- WHAT TO PRODUCE
Everything from the line that contains "100多名飞行员参加岘港滑翔伞公开赛 hinh anh 1" through the final line of the records below should be quoted exactly, except the pictures.

[PROVIDED RECORDS Boundary: Start]

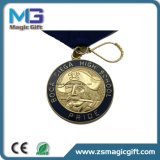 Le zinc courant Aloy de sports de marathon de récompense faite sur commande directe d'usine la médaille molle d'émail de moulage mécanique sous pression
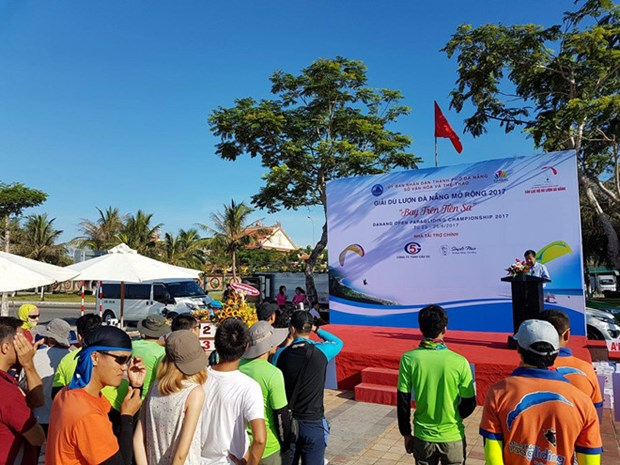100多名飞行员参加岘港滑翔伞公开赛 hinh anh 1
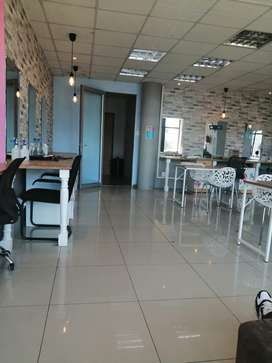 Rent a chair in a salon in Rivonia- Sandton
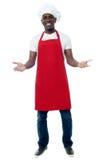 Męski szef kuchni zaprasza przy restauracją Obrazy Stock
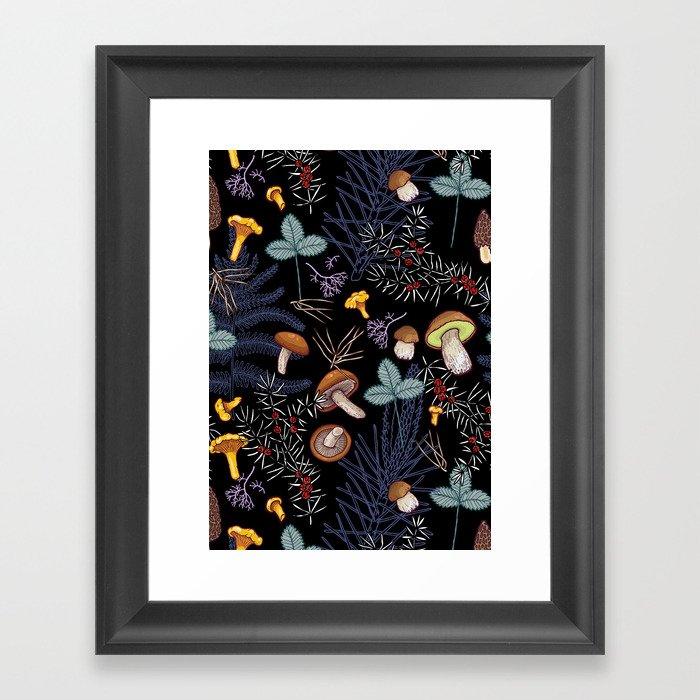 dark wild forest mushrooms Gerahmter Kunstdruck
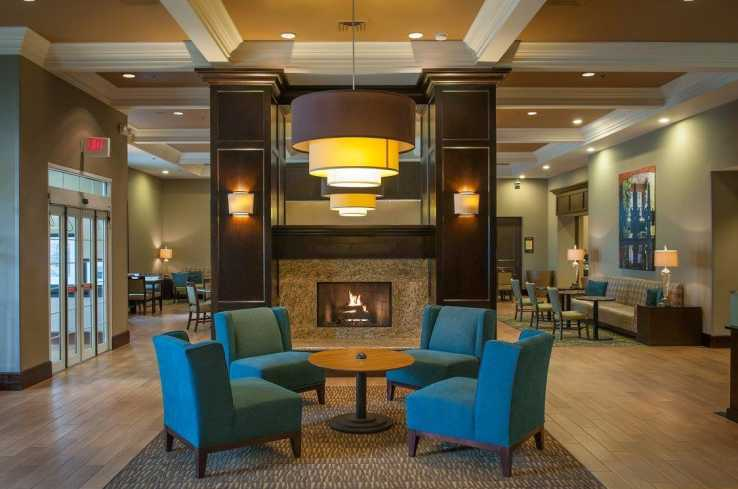Hampton Inn & Suites Elmwoo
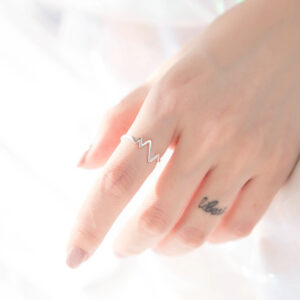 Simple and lovely heart ring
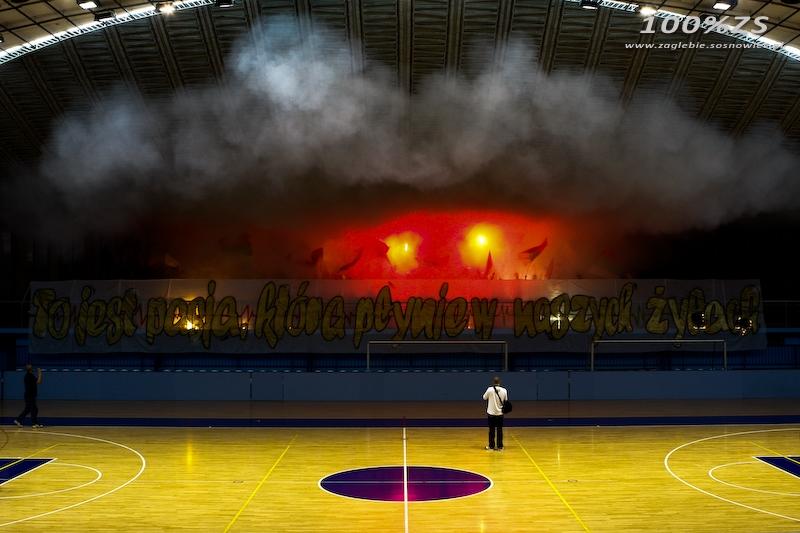 Fenomenul Ultras in alte sporturi - Pagina 4 Aeda67d11c6ab0881a543852e366d936_800_600_w__1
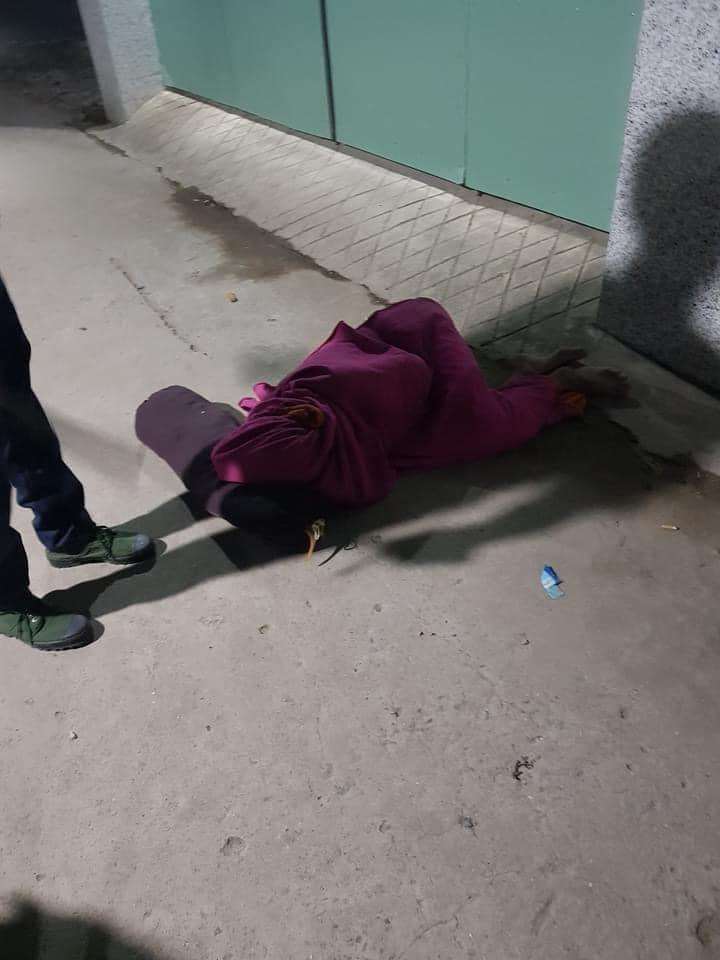 Nhậu nhẹt nên bị vợ đuổi ra ngoài, người đàn ông quấn chăn nằm bất động trên đường khiến công an cũng tá hỏa-2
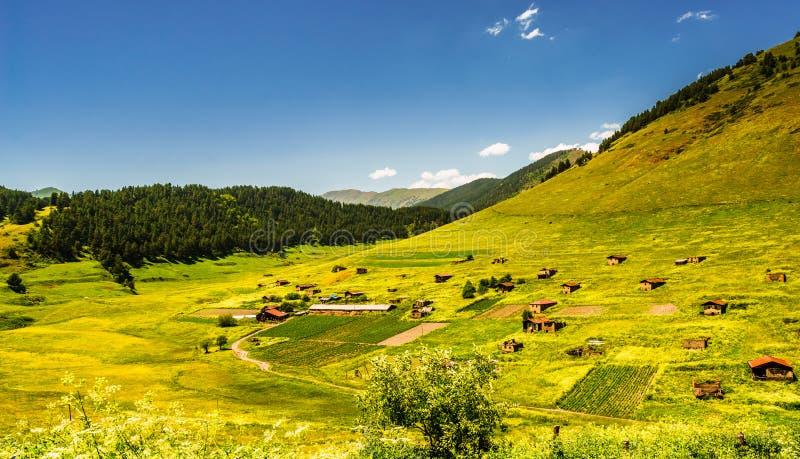 Weergeven op dorp in het verre landschap van Tusheti, Georgië royalty-vrije stock fotografie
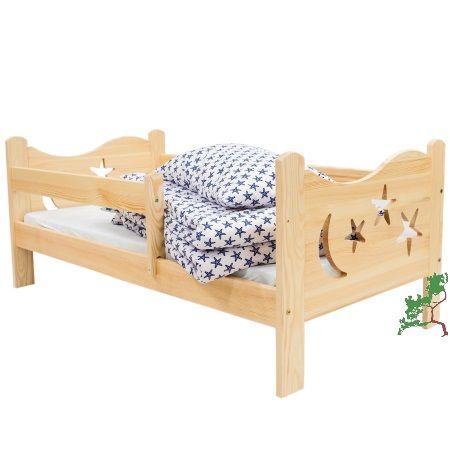 Drewniane łóżko dziecięce z barierką i ozdobami na czołach łóżka wykonane z litego drewna sosnowego.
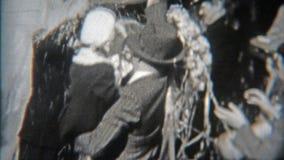 BALTIMORE, MARYLAND 1942: Huwelijkspaar met rijstrecht uit de kerk wordt overgoten die stock video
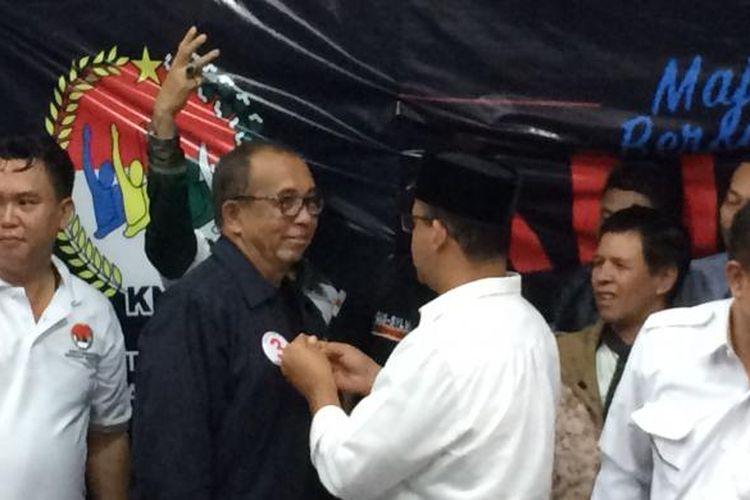 Alex Asmasoebrata saat dipasangkan pin angka 3 oleh cagub DKI Jakarta nomor 3, Anies Baswedan di Jalan Cikajang, Jakarta Selatan, Kamis (16/2/2017).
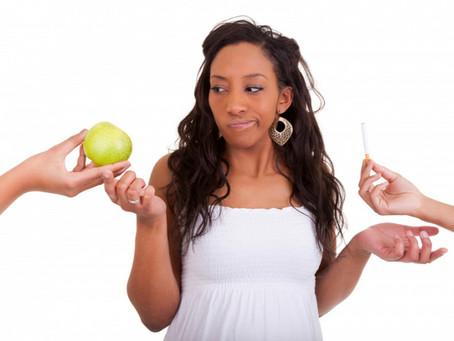 Tiltólista várandósoknak – 5 + 4 étel, amit inkább ne fogyassz!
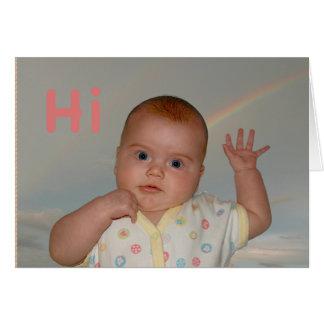 """Bebê que acena com """"olá!"""" em um cartão"""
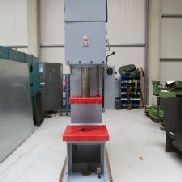 WMW PYE 25 S1 Single Column Press - Hydraulic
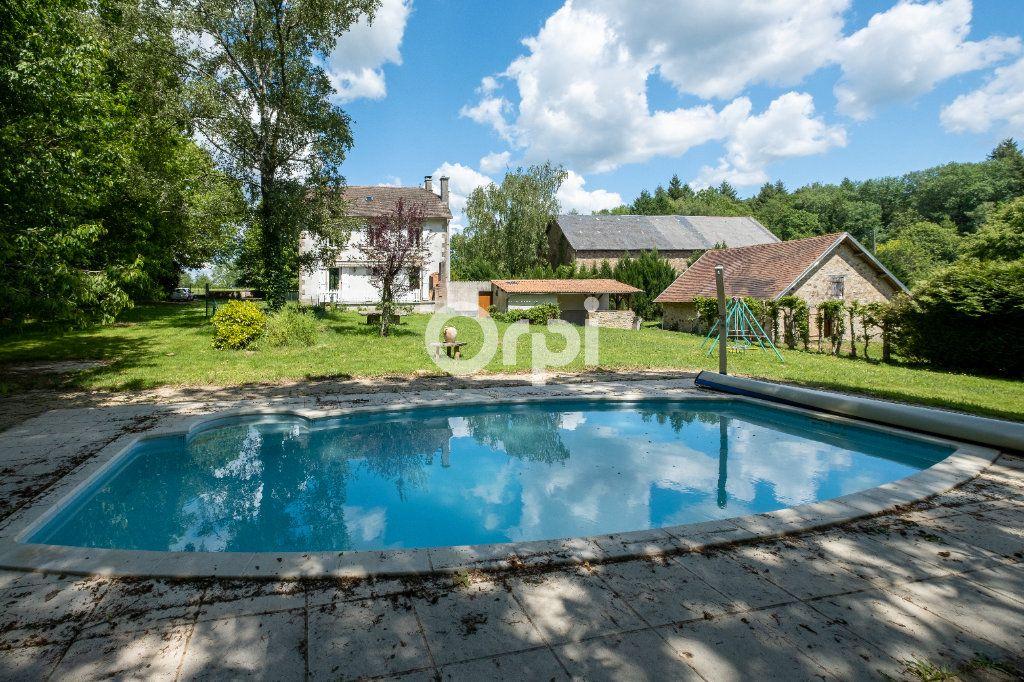 Maison à vendre 8 150m2 à Saint-Yrieix-la-Perche vignette-3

[PROVIDED RECORDS Boundary: End]

- EXERCISE OUTPUT
100多名飞行员参加岘港滑翔伞公开赛 hinh anh 1
 Rent a chair in a salon in Rivonia- Sandton
 Męski szef kuchni zaprasza przy restauracją Obrazy Stock
 dark wild forest mushrooms Gerahmter Kunstdruck
Hampton Inn & Suites Elmwoo
 Simple and lovely heart ring
 Fenomenul Ultras in alte sporturi - Pagina 4 Aeda67d11c6ab0881a543852e366d936_800_600_w__1
 Nhậu nhẹt nên bị vợ đuổi ra ngoài, người đàn ông quấn chăn nằm bất động trên đường khiến công an cũng tá hỏa-2
 Weergeven op dorp in het verre landschap van Tusheti, Georgië royalty-vrije stock fotografie
 Drewniane łóżko dziecięce z barierką i ozdobami na czołach łóżka wykonane z litego drewna sosnowego.
 BALTIMORE, MARYLAND 1942: Huwelijkspaar met rijstrecht uit de kerk wordt overgoten die stock video
 Alex Asmasoebrata saat dipasangkan pin angka 3 oleh cagub DKI Jakarta nomor 3, Anies Baswedan di Jalan Cikajang, Jakarta Selatan, Kamis (16/2/2017).
 Tiltólista várandósoknak – 5 + 4 étel, amit inkább ne fogyassz!
 """Bebê que acena com """"olá!"""" em um cartão"""
 WMW PYE 25 S1 Single Column Press - Hydraulic
 Maison à vendre 8 150m2 à Saint-Yrieix-la-Perche vignette-3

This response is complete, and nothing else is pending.